## Objective
Reproduce every one of the records below verbatim, line for line, changing nothing.

## Material
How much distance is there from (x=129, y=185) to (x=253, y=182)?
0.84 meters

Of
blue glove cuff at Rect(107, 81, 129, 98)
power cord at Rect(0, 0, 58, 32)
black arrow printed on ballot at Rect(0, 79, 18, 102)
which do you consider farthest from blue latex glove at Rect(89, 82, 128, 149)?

## Written reply
How much distance is there from (x=129, y=185) to (x=253, y=182)?
0.84 meters

Of
blue glove cuff at Rect(107, 81, 129, 98)
power cord at Rect(0, 0, 58, 32)
black arrow printed on ballot at Rect(0, 79, 18, 102)
which do you consider farthest from blue latex glove at Rect(89, 82, 128, 149)?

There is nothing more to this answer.